Checked all the tents, none were vacant and now I was terrified and annoyed. Annoyed that I didn't run away from Zane the moment I saw him and was terrified because I'm going to be sleeping out and who knows what could happen to me.

"I don't think there are any vacant ones" he says apologetically.

"Its okay I'll manage" I give him a tight smile and he leaves. I didn't want him to because I know there is no fucking way I could manage, I barely knew anyone and I was alone.

An hour went by and I was still near the tree, everyone now dispersing to their own tents, each tent filled with one couple. Rough night for them.

Right now I'm contemplating whether to call Mr. Steve, my driver, or check for Zane. I mean I could text him or maybe call him? But there is a high chance I'll make him angry or His queen, Emily. But he did say that I should stick close to him. But then again, whenever I trust him and his words, I always get betrayed and hurt. Not that it bothers him.

I'm probably not going to choose plan B. It's 11 in the evening and I don't wanna disturb Steve. He's old and has a family to be with at least at night. I wish I had my car.

I know I'm crazy but I'm really thinking of finding Zane, not him exactly but his car keys, that would be risky but I don't really know.
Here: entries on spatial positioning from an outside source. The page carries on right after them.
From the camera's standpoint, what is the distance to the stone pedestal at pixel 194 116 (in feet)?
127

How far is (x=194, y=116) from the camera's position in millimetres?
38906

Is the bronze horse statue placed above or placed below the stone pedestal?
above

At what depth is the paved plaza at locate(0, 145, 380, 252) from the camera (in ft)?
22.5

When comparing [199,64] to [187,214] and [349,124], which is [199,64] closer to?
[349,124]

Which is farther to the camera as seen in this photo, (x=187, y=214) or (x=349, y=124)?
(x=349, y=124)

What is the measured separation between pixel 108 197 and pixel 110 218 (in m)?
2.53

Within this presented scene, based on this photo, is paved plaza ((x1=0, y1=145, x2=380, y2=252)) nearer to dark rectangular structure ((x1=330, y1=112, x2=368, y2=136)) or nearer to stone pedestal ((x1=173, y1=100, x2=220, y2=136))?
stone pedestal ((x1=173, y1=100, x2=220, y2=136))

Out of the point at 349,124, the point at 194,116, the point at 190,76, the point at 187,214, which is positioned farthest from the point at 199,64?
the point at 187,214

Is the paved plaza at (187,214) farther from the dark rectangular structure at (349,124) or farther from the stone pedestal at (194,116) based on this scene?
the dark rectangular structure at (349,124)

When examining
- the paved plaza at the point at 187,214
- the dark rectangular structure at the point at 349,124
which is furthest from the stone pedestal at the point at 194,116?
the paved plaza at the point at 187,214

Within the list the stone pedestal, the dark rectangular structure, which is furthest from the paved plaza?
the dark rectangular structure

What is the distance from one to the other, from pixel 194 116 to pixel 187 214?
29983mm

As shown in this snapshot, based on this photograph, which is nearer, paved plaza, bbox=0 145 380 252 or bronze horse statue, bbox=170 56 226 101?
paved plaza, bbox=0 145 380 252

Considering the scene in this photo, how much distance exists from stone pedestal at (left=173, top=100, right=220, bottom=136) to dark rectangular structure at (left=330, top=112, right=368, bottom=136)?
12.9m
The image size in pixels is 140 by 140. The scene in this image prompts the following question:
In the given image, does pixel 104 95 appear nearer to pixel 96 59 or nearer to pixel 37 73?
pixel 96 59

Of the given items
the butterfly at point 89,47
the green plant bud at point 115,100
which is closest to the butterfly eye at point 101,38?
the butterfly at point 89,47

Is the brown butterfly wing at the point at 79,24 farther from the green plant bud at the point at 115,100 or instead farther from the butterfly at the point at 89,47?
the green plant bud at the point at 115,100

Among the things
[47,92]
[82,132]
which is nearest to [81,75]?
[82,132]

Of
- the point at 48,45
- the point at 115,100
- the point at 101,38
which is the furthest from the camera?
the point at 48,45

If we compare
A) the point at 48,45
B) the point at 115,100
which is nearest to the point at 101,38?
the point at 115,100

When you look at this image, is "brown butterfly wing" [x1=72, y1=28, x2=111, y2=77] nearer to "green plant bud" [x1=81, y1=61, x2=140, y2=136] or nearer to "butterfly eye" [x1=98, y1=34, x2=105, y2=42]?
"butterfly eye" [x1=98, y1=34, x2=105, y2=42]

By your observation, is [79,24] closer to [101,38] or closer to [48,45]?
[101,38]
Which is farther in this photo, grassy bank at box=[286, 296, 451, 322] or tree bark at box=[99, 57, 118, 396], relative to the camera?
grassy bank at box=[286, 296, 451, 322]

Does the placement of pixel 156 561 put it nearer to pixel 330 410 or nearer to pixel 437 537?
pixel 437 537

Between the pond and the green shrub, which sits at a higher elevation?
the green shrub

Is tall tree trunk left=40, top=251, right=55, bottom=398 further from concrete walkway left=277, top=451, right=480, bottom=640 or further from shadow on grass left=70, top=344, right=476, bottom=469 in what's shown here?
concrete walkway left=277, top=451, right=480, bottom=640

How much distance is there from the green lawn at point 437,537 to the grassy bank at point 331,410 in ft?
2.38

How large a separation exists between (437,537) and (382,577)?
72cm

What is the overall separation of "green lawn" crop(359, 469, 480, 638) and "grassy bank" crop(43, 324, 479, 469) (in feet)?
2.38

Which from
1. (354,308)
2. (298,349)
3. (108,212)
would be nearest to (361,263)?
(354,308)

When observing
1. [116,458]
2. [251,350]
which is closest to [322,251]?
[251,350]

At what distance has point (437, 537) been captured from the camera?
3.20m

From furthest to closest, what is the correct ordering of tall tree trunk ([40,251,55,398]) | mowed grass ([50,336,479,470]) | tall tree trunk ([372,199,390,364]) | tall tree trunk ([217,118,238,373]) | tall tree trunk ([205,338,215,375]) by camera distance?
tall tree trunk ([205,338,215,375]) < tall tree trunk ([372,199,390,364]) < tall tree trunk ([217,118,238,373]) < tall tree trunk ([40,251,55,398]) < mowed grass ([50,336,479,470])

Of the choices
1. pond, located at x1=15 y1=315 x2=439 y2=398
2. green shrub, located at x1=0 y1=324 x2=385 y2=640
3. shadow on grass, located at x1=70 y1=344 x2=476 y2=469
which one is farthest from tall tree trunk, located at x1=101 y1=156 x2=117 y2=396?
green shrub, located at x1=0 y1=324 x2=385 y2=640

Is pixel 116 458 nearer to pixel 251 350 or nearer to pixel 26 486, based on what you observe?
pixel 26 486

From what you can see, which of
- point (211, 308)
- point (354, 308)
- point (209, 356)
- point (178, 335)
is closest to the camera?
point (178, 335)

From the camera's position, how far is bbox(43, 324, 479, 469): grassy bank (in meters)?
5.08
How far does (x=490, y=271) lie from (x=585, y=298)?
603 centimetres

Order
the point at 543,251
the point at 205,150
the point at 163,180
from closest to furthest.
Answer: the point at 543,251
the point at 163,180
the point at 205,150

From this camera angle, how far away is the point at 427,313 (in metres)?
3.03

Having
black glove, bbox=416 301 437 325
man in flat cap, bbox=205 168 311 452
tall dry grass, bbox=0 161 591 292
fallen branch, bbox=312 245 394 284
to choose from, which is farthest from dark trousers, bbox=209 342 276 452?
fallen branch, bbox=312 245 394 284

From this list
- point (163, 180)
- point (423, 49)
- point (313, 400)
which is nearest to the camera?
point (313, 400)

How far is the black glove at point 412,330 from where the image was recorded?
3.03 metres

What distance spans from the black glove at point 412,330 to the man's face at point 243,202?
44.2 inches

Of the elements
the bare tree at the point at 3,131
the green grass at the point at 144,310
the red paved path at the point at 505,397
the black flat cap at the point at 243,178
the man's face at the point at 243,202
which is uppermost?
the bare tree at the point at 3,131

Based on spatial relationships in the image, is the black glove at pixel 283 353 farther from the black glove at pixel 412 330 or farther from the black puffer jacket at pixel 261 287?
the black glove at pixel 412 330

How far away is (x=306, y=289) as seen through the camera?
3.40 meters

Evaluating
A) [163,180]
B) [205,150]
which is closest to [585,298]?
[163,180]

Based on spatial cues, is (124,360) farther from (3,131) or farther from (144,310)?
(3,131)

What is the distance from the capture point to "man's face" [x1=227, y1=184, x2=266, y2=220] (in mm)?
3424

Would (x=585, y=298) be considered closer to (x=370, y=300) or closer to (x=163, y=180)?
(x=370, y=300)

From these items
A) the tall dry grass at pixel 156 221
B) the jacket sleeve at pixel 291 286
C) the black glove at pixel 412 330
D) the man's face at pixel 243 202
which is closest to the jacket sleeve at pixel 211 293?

Because the bugs are annoying me, the dew drops are making my skirt wet and it's just so cold I have no fucking idea what to do.

I should really stop trusting Zane, he's always lying and I always trust him. Hell I have no clue why he brought me here, this is all so stupid. I'm stuck in this place with no one to be with and I'm out alone in the middle of nowhere, everyone is busy sleeping and I'm here being pitiful again.

Angry and frustrated and sad, my tears roll off, I'm a crying mess, no sobs, no voice, my face is blank and tears keep rolling. Tears that says that I have had enough of this, no emotions pulling down. I am really so tired of this.